Part of the process of creating a convincing individual involves a close focus on character motivation. After drafting a moderately coherent plot you’ll inevitably realise that a character needs more motivation to follow your plot than they start with. This can lead to reworking the story.
Part of this process includes writing extra scenes that deepen your character’s personality in order to explain their actions and choices. This extra familiarity with the character typically leads you to feel more connected to them.
The fear creeps in
With this in mind I’m now nearking the end of my newest book and I am definitely apprehensive about saying goodbye to a few of my characters. This creates an odd tension for me as a writer because I obviously want to take the story through to its natural conclusion, but I also don’t want to say goodbye to these characters.
This particular book is set to become another stand-alone title (like Marcus was) which means there will be no going back to revisit old friends. For a reader the book may only represent a few hours of reading but my experience is markedly different.

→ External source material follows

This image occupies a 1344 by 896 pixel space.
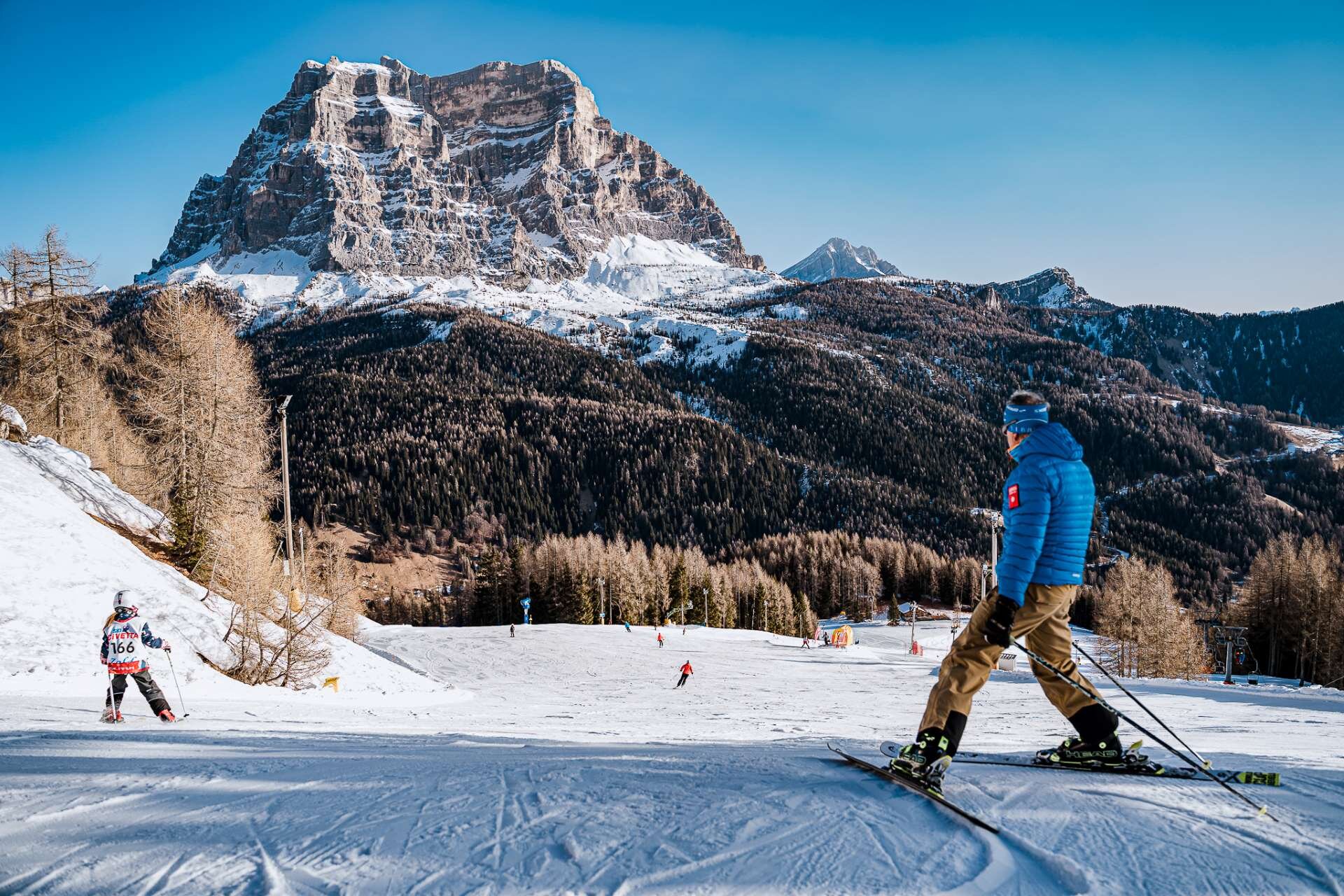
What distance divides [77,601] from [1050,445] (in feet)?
59.3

How long I’ll spend with these characters
I’ll spend a month (possibly more) on this first draft and the second draft could take another few months. After this I’ll get someone to pass an objective eye over it, before using their responses to create a third draft.
At this point I may even pass copies to ‘beta testers’ to check readability and appeal, taking their feedback to work out a fourth draft. Then I have a final formatting draft to get page alignment, fonts, etc.
When all is said and done I will have spent between a year and eighteen months on this book. More than a year getting to know these characters, honing my picture of them, and gaining sympathy for who they are and why they behave the way they do.
All of this means that by then I may even ‘know’ some characters (as much as knowledge is the correct term for facts about fictional people) better than some friends or more distant family members.
One of the tougher jobs
As you can imagine, it’s hard to go through so much with someone and then say goodbye forever, but at its core that’s my job. In the grand scheme of things it’s not exactly the hardest job in the world to do, but I can’t pretend there isn’t a wee pang as I write the final lines.
It’s the last day of NaNoWriMo tomorrow and thankfully I’m on target for my 50,000 word total (though the book will be a little longer than this in the end). It’s definitely worth being excited about but I can’t deny that it’s also a little bittersweet.
Soon I’ll be saying goodbye to a new character that I’ve grown really attached to. She’s pretty great actually. The one silver lining is that once I get her out into the world and more people get to know her, she’ll get that little bit more real. I’m looking forward to introducing her sometime in 2020/21.